But 'genuine improvement' is not the same as 'free.' A low-selectivity SAI query — one that matches 30% of rows — still performs worse than a well-designed partition key query.
Rule: always include the partition key in SAI queries when possible. SAI narrows results within a partition far more efficiently than across the whole cluster.
Key Takeaway
SAI replaces SASI in Cassandra 5.0 — SASI is deprecated and should not be used in new deployments.
SAI supports equality, range, and vector (ANN) queries without ALLOW FILTERING.
Include the partition key alongside SAI conditions wherever possible — it scopes the index lookup to one partition rather than the full cluster.
For AI workloads requiring embedding similarity search, Cassandra 5.0 + SAI vector indexes removes the need for a separate vector database at moderate scale.

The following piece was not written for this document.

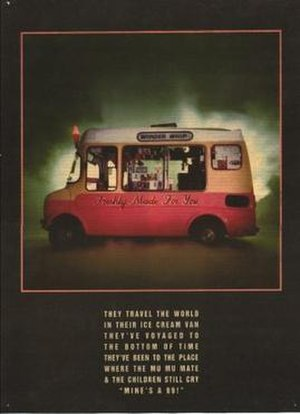 "The KLF - KLF Communications' advert for ""Justified & Ancient"", with a quote from the lyrics: ""They travel the world in their ice cream van, they've voyaged to the bottom of time. They've been to the place where the Mu-Mu mate, and the children still cry 'Mine's a 99!'"""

Secondary Index Strategy in Cassandra 5.0
IfNeed to query on a non-primary-key column, column has high cardinality
→
UseUse SAI (USING 'sai') — efficient for selective queries, no separate table required
IfNeed to query on a non-primary-key column, query is for a known stable pattern
→
UseCreate a dedicated table with the column as partition key — fastest reads, predictable performance
IfNeed approximate nearest neighbor search for ML embeddings
→
UseUse SAI vector index on a vector<float, N> column — built into Cassandra 5.0, no external vector DB needed for moderate scale
IfExisting cluster uses SASI indexes
→
UsePlan migration to SAI — SASI is deprecated in 5.0 and will not receive new features
Connecting a Java Application — DataStax Java Driver
Every other concept in this guide — rings, partition keys, consistency levels, SAI — becomes concrete once you see how an application actually talks to Cassandra. The standard driver by 2026 is the DataStax Java Driver for Apache Cassandra, version 4.x. It replaced the older CQL driver and the Astyanax client.
Three things the driver handles that you do not want to implement yourself:
Load balancing policy — the driver tracks which nodes are in which datacenter, which are up, and which are token-aware. With the DefaultLoadBalancingPolicy, queries are automatically routed to the replica that owns the data — no unnecessary hops through coordinator nodes.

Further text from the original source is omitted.